Lastly, more and more nuclear industry organizations need to consider including scholarship or fellowship opportunities for young people to undertake studies, research and exchanges in other countries in their CSI strategies. This would help getting more girls interested in nuclear careers. Through Ultimate Dream Foundation, I am willing to partner with any organization who may be interested in pursuing this.
What female leaders are the best inspiration for you and your colleagues nowadays?
I don’t know about others but for me it would definitely have to be Oprah Winfery. She does a lot of great things to help improve this world. Oprah has shown many people, including me, how a rough start can lead to a greater ending. She has brought so much awareness to the idea of being able to do whatever you set your mind to.
Like her, I wish to own a Princy Mthombeni Nuclear Academy one day. It’s ok to dream, isn’t it?
What are the key skills one should acquire in order to work in the nuclear field?
You definitely need to have scientific and numerical skills. Furthermore, just like any other field, you need self-motivation, critical thinking and problem solving skills.
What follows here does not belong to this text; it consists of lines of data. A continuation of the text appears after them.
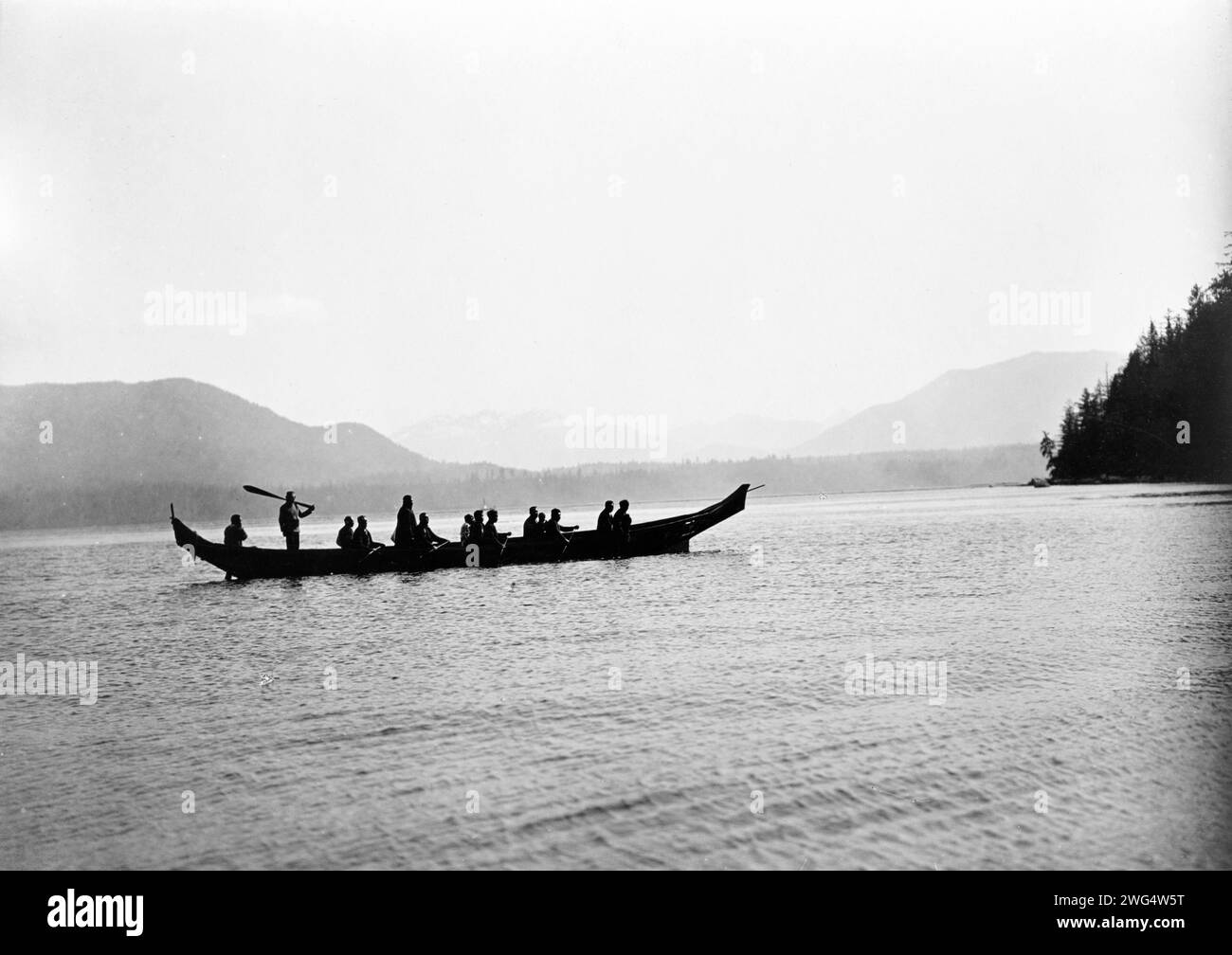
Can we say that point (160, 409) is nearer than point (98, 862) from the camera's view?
No

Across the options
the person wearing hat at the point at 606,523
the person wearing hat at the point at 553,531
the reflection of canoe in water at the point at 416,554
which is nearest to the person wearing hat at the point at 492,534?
the reflection of canoe in water at the point at 416,554

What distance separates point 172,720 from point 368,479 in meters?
189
In your opinion, what are the best platforms to share information about STEM specialties with young African audiences and why did you choose to do it in the form of videos on YouTube?
The best platforms are social media as that’s where you get access to many young people. Social media has become an effective tool of real-time information sharing and direct interaction with the audience. Twenty-nineteen data shows that current global users of social media account for 3.484 billion. So, social media serves as an important communication channel for keeping people updated and engaged in many issues.
Television is still at the core of home entertainment for families across the world. To this date, families gather around in living rooms to watch a game of football, receive news, information and entertainment together.
YouTube is the most popular social media platform. According to the Invideo 2020 report, more than 2 billion users tune in to YouTube every month and consume more than 5 billion videos every day. So we chose it to launch Africa4Nuclear videos because of its benefits. The plan is to integrate television into the campaign strategy.
Are there any inspiring stories that you know and can share with future female leaders?
I would like to talk about “The Danger of a Single Story” by Chimamanda Ngozi Adichie, an author from Nigeria.
In one of her TED Talks, Adichie warns that as people, we risk a very critical and cultural misunderstanding when we forget that everyone’s lives and identities are composed of many overlapping stories. The story of nuclear energy is a single story. Those who oppose nuclear reduce it to the same single story: the dangerous technology story. I hope future leaders will change that and create a world where the perspective of nuclear energy is not a misinterpretation of reality.